Source material:
■ ■ ■
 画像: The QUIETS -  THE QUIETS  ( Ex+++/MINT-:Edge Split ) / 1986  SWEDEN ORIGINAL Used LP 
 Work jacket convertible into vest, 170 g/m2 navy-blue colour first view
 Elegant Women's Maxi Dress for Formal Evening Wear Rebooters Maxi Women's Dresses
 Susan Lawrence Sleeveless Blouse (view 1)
■ ■ ■
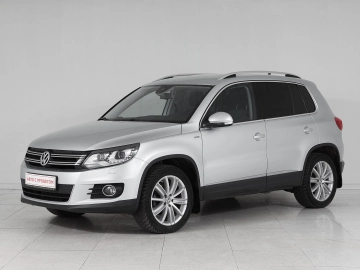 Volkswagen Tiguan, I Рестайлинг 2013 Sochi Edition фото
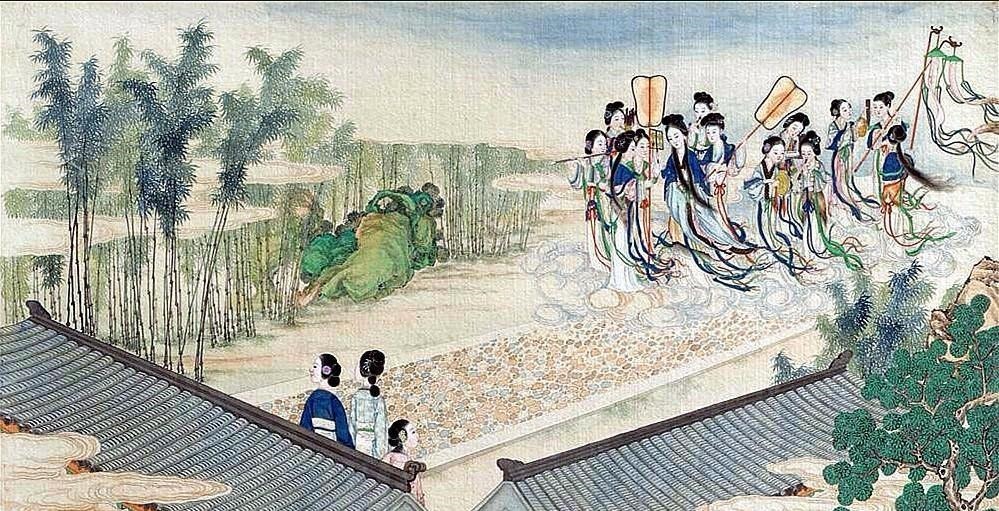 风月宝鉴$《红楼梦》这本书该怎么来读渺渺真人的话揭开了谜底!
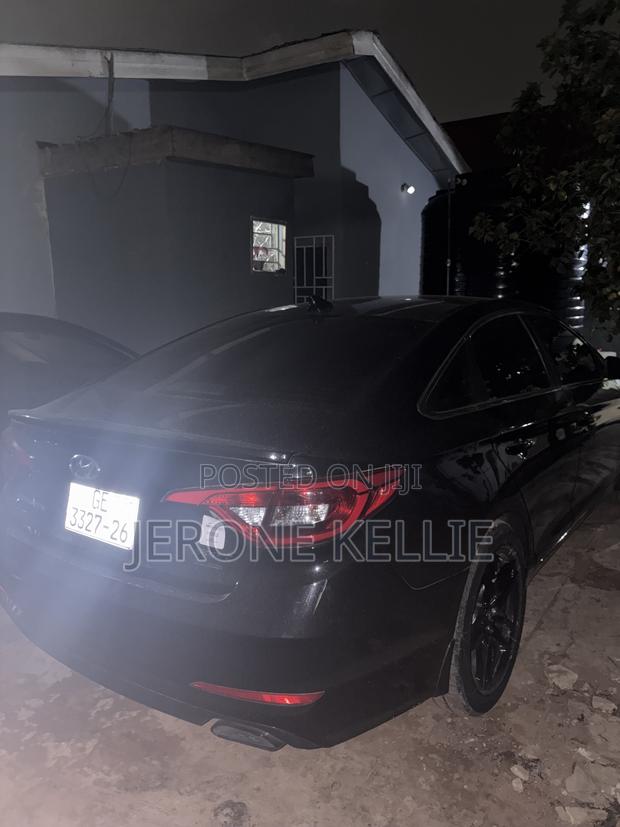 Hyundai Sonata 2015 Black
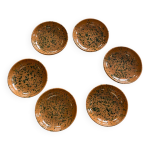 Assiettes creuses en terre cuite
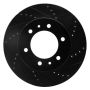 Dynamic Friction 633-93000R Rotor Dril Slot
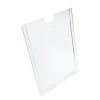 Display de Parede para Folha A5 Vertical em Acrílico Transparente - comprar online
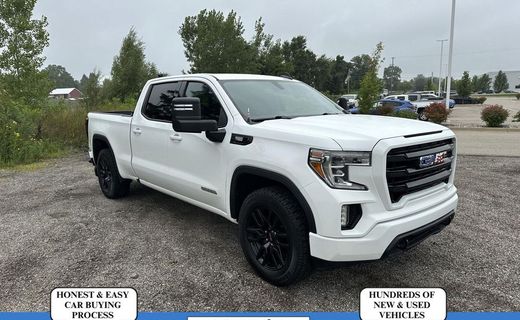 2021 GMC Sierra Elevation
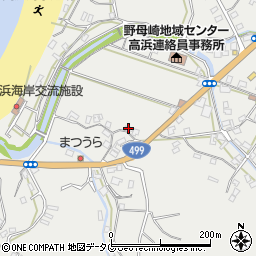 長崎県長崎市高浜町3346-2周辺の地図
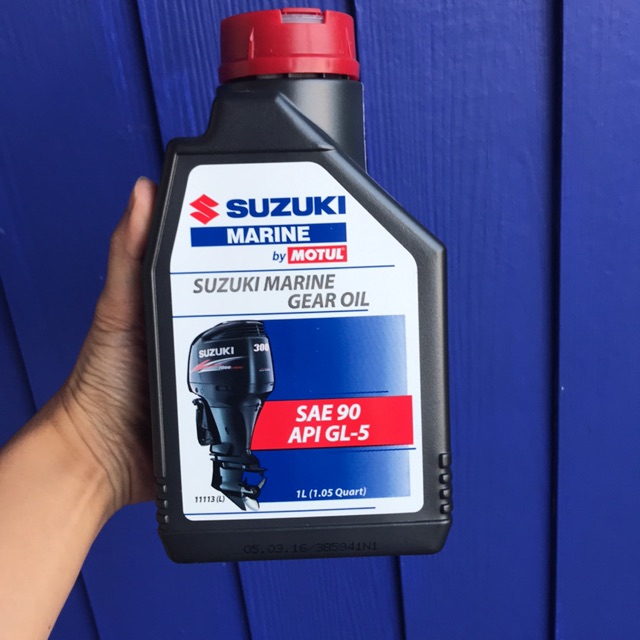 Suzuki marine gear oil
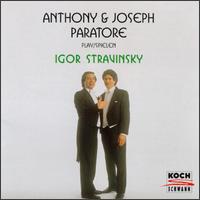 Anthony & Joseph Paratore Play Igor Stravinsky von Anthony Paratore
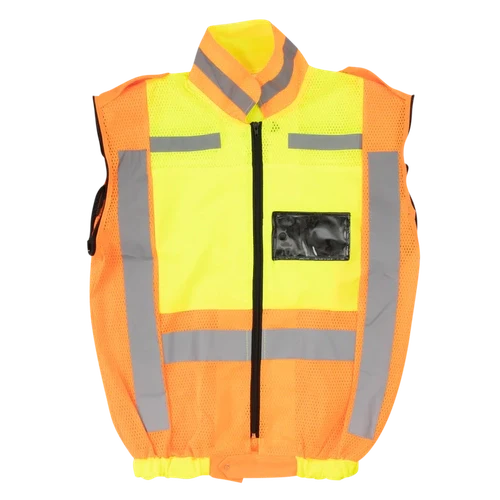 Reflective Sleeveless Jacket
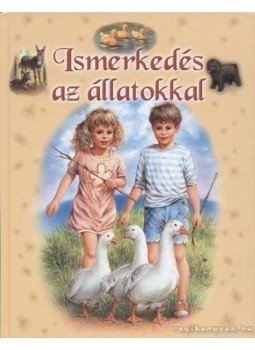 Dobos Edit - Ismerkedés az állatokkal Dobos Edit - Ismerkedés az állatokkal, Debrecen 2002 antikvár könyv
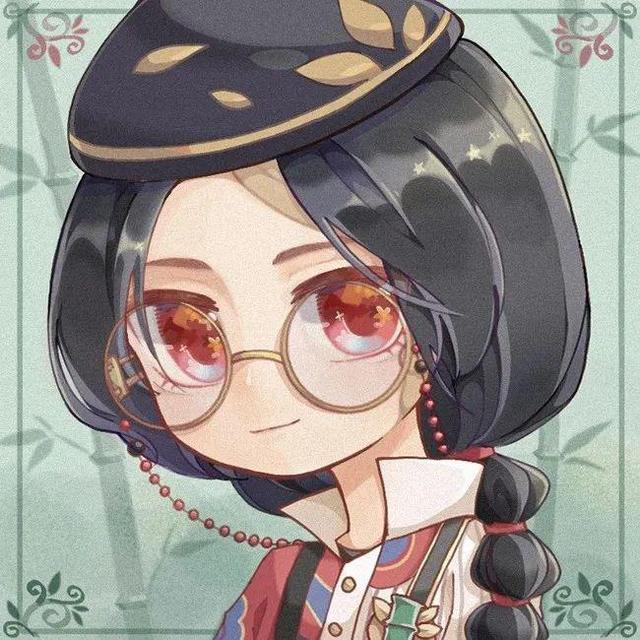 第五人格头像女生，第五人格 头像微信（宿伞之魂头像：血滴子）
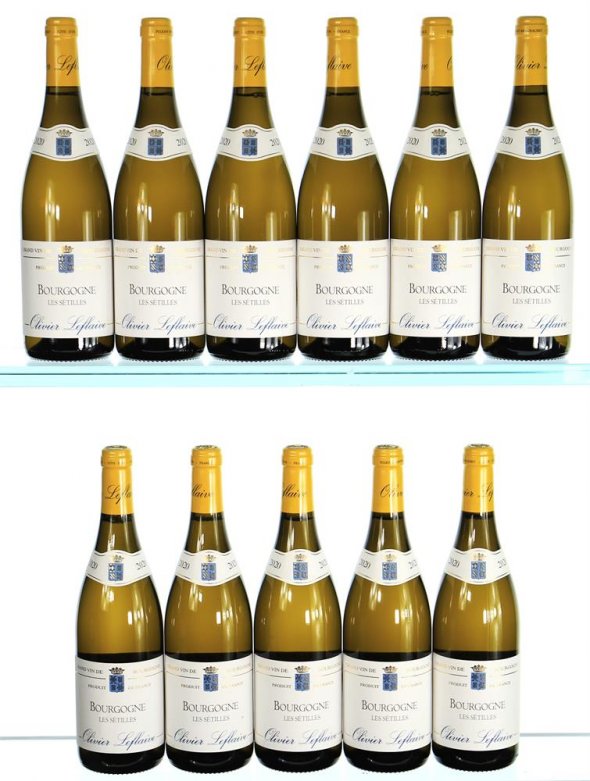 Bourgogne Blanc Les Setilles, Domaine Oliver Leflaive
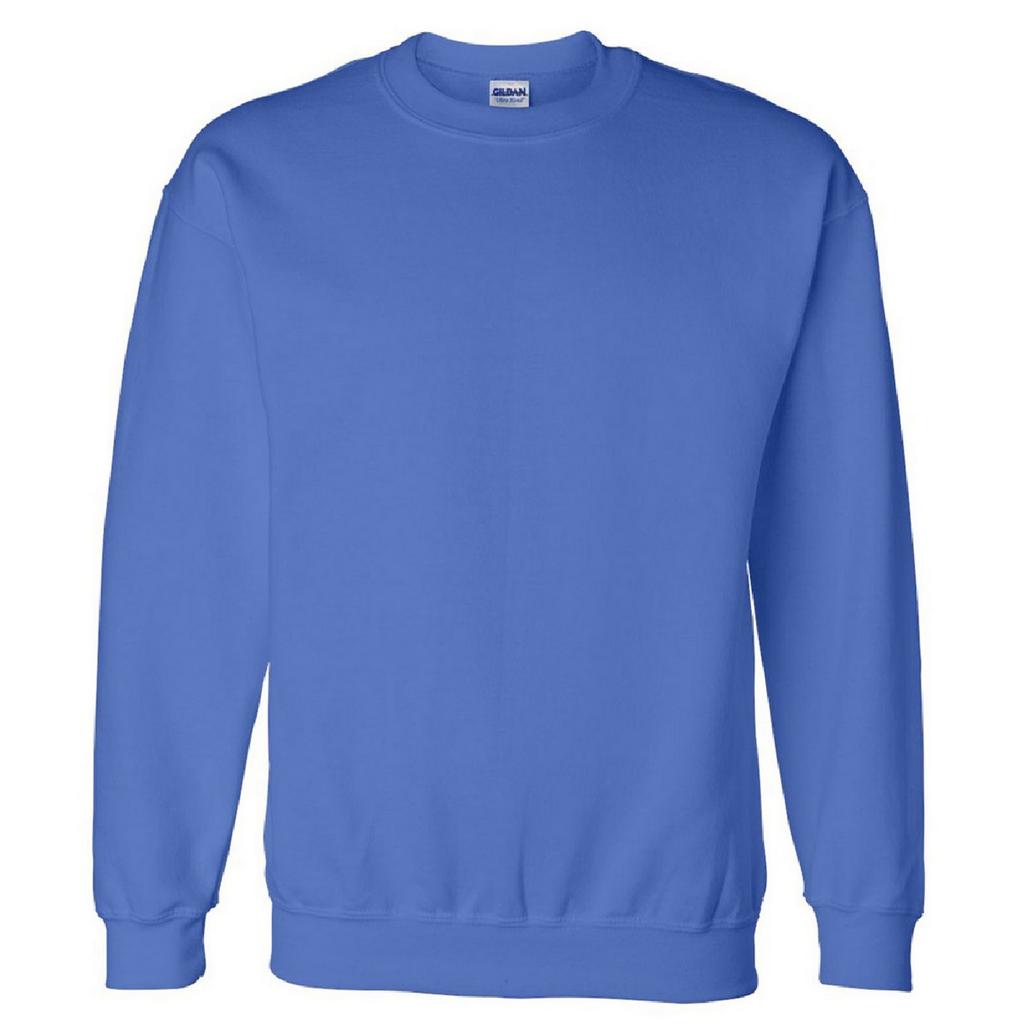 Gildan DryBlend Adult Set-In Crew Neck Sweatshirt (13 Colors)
■ ■ ■
Work instructions: Reproduce the data from the line with "画像: The QUIETS" up to and including the line with "Susan Lawrence Sleeveless Blouse (view 1)", with nothing else.

Output for this task:
 画像: The QUIETS -  THE QUIETS  ( Ex+++/MINT-:Edge Split ) / 1986  SWEDEN ORIGINAL Used LP 
 Work jacket convertible into vest, 170 g/m2 navy-blue colour first view
 Elegant Women's Maxi Dress for Formal Evening Wear Rebooters Maxi Women's Dresses
 Susan Lawrence Sleeveless Blouse (view 1)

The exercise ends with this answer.